* Exercise instructions
Every record below needs to be printed again exactly.

### Provided entries ###

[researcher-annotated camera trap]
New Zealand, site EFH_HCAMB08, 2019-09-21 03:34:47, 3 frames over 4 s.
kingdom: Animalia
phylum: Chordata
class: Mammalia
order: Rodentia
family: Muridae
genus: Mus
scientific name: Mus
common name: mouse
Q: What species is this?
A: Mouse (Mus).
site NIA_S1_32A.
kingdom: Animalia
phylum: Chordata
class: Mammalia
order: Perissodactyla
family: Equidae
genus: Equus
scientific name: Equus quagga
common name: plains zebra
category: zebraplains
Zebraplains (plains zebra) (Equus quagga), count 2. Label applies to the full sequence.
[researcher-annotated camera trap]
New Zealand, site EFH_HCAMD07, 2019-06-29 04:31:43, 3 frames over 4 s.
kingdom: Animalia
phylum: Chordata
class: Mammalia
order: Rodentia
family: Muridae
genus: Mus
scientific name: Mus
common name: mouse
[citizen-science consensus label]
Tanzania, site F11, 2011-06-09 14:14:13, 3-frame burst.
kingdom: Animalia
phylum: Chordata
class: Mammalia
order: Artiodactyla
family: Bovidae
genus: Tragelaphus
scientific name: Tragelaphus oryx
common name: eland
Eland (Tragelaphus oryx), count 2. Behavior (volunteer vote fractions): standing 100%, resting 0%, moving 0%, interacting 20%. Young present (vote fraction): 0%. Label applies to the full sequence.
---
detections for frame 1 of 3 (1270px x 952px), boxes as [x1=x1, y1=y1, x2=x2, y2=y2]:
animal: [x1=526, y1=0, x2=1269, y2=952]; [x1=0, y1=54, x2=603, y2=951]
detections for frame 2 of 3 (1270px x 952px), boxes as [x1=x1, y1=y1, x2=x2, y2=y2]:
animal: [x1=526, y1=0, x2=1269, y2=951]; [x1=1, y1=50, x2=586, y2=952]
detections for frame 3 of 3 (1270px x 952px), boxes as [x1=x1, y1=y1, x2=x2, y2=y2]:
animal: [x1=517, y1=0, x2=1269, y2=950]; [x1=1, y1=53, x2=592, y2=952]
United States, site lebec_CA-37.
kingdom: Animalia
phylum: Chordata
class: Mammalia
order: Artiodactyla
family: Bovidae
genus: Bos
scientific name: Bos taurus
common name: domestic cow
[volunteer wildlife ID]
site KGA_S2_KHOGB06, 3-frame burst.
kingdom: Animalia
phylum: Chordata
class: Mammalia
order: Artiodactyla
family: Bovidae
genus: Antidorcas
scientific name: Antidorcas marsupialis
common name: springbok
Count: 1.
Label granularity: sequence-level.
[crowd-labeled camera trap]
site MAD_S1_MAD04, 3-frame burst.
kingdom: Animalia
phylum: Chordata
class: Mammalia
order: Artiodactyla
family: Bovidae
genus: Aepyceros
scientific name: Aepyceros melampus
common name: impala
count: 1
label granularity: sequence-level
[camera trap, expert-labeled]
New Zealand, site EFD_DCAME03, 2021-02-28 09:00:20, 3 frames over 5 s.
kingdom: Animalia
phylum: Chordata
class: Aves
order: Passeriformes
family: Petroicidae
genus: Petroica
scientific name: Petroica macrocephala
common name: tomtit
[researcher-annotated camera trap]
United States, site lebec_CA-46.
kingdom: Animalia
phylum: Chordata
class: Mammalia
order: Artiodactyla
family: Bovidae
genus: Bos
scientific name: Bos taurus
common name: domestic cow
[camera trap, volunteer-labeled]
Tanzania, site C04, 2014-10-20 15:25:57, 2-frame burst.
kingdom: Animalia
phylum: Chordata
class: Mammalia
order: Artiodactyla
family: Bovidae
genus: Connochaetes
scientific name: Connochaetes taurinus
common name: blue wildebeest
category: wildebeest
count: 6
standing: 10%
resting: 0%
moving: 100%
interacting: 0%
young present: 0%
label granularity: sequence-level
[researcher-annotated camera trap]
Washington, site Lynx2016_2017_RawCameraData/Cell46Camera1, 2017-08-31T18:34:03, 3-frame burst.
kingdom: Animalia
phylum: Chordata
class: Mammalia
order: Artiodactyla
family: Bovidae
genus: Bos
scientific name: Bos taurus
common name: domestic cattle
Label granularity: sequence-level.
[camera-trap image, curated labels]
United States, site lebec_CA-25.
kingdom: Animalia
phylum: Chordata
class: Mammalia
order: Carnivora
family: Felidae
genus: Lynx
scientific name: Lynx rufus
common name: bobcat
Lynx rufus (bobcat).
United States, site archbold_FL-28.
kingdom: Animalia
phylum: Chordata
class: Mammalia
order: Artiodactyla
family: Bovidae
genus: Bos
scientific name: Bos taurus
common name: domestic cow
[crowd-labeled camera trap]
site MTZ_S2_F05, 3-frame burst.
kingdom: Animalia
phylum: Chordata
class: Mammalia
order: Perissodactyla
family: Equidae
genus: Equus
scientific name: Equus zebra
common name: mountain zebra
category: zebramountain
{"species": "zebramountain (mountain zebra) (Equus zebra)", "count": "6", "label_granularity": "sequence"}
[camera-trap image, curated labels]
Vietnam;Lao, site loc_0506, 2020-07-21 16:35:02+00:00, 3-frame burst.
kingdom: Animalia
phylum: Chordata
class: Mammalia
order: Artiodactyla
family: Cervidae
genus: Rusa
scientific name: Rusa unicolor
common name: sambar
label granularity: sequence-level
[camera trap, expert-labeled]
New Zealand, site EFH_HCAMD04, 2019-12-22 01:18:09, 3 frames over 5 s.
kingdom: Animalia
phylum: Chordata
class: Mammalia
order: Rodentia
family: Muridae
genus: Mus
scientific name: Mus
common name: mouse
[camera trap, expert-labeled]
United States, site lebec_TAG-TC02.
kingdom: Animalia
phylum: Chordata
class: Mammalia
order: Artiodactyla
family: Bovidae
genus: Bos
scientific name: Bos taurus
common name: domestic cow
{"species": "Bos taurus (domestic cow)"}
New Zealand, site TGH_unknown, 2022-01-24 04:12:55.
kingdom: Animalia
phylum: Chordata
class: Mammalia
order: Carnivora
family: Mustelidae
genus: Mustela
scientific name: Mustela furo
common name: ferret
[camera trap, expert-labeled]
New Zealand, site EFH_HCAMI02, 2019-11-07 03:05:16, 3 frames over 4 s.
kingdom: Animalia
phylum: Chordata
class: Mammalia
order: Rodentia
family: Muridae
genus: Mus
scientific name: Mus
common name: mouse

###

* Answer section
[researcher-annotated camera trap]
New Zealand, site EFH_HCAMB08, 2019-09-21 03:34:47, 3 frames over 4 s.
kingdom: Animalia
phylum: Chordata
class: Mammalia
order: Rodentia
family: Muridae
genus: Mus
scientific name: Mus
common name: mouse
Q: What species is this?
A: Mouse (Mus).
site NIA_S1_32A.
kingdom: Animalia
phylum: Chordata
class: Mammalia
order: Perissodactyla
family: Equidae
genus: Equus
scientific name: Equus quagga
common name: plains zebra
category: zebraplains
Zebraplains (plains zebra) (Equus quagga), count 2. Label applies to the full sequence.
[researcher-annotated camera trap]
New Zealand, site EFH_HCAMD07, 2019-06-29 04:31:43, 3 frames over 4 s.
kingdom: Animalia
phylum: Chordata
class: Mammalia
order: Rodentia
family: Muridae
genus: Mus
scientific name: Mus
common name: mouse
[citizen-science consensus label]
Tanzania, site F11, 2011-06-09 14:14:13, 3-frame burst.
kingdom: Animalia
phylum: Chordata
class: Mammalia
order: Artiodactyla
family: Bovidae
genus: Tragelaphus
scientific name: Tragelaphus oryx
common name: eland
Eland (Tragelaphus oryx), count 2. Behavior (volunteer vote fractions): standing 100%, resting 0%, moving 0%, interacting 20%. Young present (vote fraction): 0%. Label applies to the full sequence.
---
detections for frame 1 of 3 (1270px x 952px), boxes as [x1=x1, y1=y1, x2=x2, y2=y2]:
animal: [x1=526, y1=0, x2=1269, y2=952]; [x1=0, y1=54, x2=603, y2=951]
detections for frame 2 of 3 (1270px x 952px), boxes as [x1=x1, y1=y1, x2=x2, y2=y2]:
animal: [x1=526, y1=0, x2=1269, y2=951]; [x1=1, y1=50, x2=586, y2=952]
detections for frame 3 of 3 (1270px x 952px), boxes as [x1=x1, y1=y1, x2=x2, y2=y2]:
animal: [x1=517, y1=0, x2=1269, y2=950]; [x1=1, y1=53, x2=592, y2=952]
United States, site lebec_CA-37.
kingdom: Animalia
phylum: Chordata
class: Mammalia
order: Artiodactyla
family: Bovidae
genus: Bos
scientific name: Bos taurus
common name: domestic cow
[volunteer wildlife ID]
site KGA_S2_KHOGB06, 3-frame burst.
kingdom: Animalia
phylum: Chordata
class: Mammalia
order: Artiodactyla
family: Bovidae
genus: Antidorcas
scientific name: Antidorcas marsupialis
common name: springbok
Count: 1.
Label granularity: sequence-level.
[crowd-labeled camera trap]
site MAD_S1_MAD04, 3-frame burst.
kingdom: Animalia
phylum: Chordata
class: Mammalia
order: Artiodactyla
family: Bovidae
genus: Aepyceros
scientific name: Aepyceros melampus
common name: impala
count: 1
label granularity: sequence-level
[camera trap, expert-labeled]
New Zealand, site EFD_DCAME03, 2021-02-28 09:00:20, 3 frames over 5 s.
kingdom: Animalia
phylum: Chordata
class: Aves
order: Passeriformes
family: Petroicidae
genus: Petroica
scientific name: Petroica macrocephala
common name: tomtit
[researcher-annotated camera trap]
United States, site lebec_CA-46.
kingdom: Animalia
phylum: Chordata
class: Mammalia
order: Artiodactyla
family: Bovidae
genus: Bos
scientific name: Bos taurus
common name: domestic cow
[camera trap, volunteer-labeled]
Tanzania, site C04, 2014-10-20 15:25:57, 2-frame burst.
kingdom: Animalia
phylum: Chordata
class: Mammalia
order: Artiodactyla
family: Bovidae
genus: Connochaetes
scientific name: Connochaetes taurinus
common name: blue wildebeest
category: wildebeest
count: 6
standing: 10%
resting: 0%
moving: 100%
interacting: 0%
young present: 0%
label granularity: sequence-level
[researcher-annotated camera trap]
Washington, site Lynx2016_2017_RawCameraData/Cell46Camera1, 2017-08-31T18:34:03, 3-frame burst.
kingdom: Animalia
phylum: Chordata
class: Mammalia
order: Artiodactyla
family: Bovidae
genus: Bos
scientific name: Bos taurus
common name: domestic cattle
Label granularity: sequence-level.
[camera-trap image, curated labels]
United States, site lebec_CA-25.
kingdom: Animalia
phylum: Chordata
class: Mammalia
order: Carnivora
family: Felidae
genus: Lynx
scientific name: Lynx rufus
common name: bobcat
Lynx rufus (bobcat).
United States, site archbold_FL-28.
kingdom: Animalia
phylum: Chordata
class: Mammalia
order: Artiodactyla
family: Bovidae
genus: Bos
scientific name: Bos taurus
common name: domestic cow
[crowd-labeled camera trap]
site MTZ_S2_F05, 3-frame burst.
kingdom: Animalia
phylum: Chordata
class: Mammalia
order: Perissodactyla
family: Equidae
genus: Equus
scientific name: Equus zebra
common name: mountain zebra
category: zebramountain
{"species": "zebramountain (mountain zebra) (Equus zebra)", "count": "6", "label_granularity": "sequence"}
[camera-trap image, curated labels]
Vietnam;Lao, site loc_0506, 2020-07-21 16:35:02+00:00, 3-frame burst.
kingdom: Animalia
phylum: Chordata
class: Mammalia
order: Artiodactyla
family: Cervidae
genus: Rusa
scientific name: Rusa unicolor
common name: sambar
label granularity: sequence-level
[camera trap, expert-labeled]
New Zealand, site EFH_HCAMD04, 2019-12-22 01:18:09, 3 frames over 5 s.
kingdom: Animalia
phylum: Chordata
class: Mammalia
order: Rodentia
family: Muridae
genus: Mus
scientific name: Mus
common name: mouse
[camera trap, expert-labeled]
United States, site lebec_TAG-TC02.
kingdom: Animalia
phylum: Chordata
class: Mammalia
order: Artiodactyla
family: Bovidae
genus: Bos
scientific name: Bos taurus
common name: domestic cow
{"species": "Bos taurus (domestic cow)"}
New Zealand, site TGH_unknown, 2022-01-24 04:12:55.
kingdom: Animalia
phylum: Chordata
class: Mammalia
order: Carnivora
family: Mustelidae
genus: Mustela
scientific name: Mustela furo
common name: ferret
[camera trap, expert-labeled]
New Zealand, site EFH_HCAMI02, 2019-11-07 03:05:16, 3 frames over 4 s.
kingdom: Animalia
phylum: Chordata
class: Mammalia
order: Rodentia
family: Muridae
genus: Mus
scientific name: Mus
common name: mouse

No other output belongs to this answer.